I’ve seen a huge increase in the number of questions about cloud providers beyond AWS over the past year, especially in recent months. I decided to write up an overview comparison over at DisruptOps. This will be part of a slow-roll series going into the differences across the major security program domains – including monitoring, perimeter security, and security management. Here’s an excerpt:

The problem for security professionals is that security models and controls vary widely across providers, are often poorly documented, and are completely incompatible. Anyone who tells you they can pick up on these nuances in a few weeks or months with a couple training classes is either lying or ignorant. It takes years of hands-on experience to really understand the security ins and outs of a cloud provider.

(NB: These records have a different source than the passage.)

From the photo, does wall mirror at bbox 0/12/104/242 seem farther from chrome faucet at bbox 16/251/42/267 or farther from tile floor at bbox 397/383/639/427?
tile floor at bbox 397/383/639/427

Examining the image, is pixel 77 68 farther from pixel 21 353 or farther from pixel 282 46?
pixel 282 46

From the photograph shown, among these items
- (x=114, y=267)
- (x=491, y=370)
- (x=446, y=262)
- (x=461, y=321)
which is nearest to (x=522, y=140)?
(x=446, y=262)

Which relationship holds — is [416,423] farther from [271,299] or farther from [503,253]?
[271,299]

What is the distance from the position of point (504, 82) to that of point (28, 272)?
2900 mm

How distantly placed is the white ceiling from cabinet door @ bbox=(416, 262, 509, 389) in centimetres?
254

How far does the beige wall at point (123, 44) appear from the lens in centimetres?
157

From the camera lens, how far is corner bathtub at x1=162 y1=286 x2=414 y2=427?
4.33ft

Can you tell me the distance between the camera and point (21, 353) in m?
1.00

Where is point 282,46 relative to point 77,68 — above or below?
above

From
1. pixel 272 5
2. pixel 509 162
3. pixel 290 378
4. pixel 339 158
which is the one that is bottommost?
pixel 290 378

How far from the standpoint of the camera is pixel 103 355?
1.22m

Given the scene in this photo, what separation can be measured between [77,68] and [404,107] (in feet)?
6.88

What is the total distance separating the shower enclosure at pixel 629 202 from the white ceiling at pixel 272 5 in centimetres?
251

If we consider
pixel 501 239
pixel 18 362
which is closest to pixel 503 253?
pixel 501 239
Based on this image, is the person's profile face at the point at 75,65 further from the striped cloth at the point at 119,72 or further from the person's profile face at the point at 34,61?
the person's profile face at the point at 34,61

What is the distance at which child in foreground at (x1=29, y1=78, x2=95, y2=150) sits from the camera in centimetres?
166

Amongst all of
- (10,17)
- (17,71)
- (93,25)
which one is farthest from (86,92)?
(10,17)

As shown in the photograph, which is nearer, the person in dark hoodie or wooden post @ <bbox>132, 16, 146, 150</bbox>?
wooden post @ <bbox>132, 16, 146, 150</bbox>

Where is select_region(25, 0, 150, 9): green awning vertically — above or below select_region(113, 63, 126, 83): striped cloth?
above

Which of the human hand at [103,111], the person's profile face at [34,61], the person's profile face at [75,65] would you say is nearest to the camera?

AWS is the oldest and most mature major cloud provider. This is both good and bad, because some of their enterprise-level options were basically kludged together from underlying services weren’t architected for the scope of modern cloud deployments. But don’t worry – their competitors are often kludged together at lower levels, creating entirely different sets of issues.

Azure is the provider I run into the most when running projects and assessments. Azure can be maddening at times due to lack of consistency and poor documentation. Many services also default to less secure configurations. For example if you create a new virtual network and a new virtual machine on it, all ports and protocols are open. AWS and GCP always start with default deny, but Azure starts with default allow.

Like Azure, GCP is better centralized, because many capabilities were planned out from the start – compared to AWS feature which were only added a few years ago. Within your account Projects are isolated from each other except where you connect services. Overall GCP isn’t as mature as AWS, but some services – notably container management and AI – are class leaders.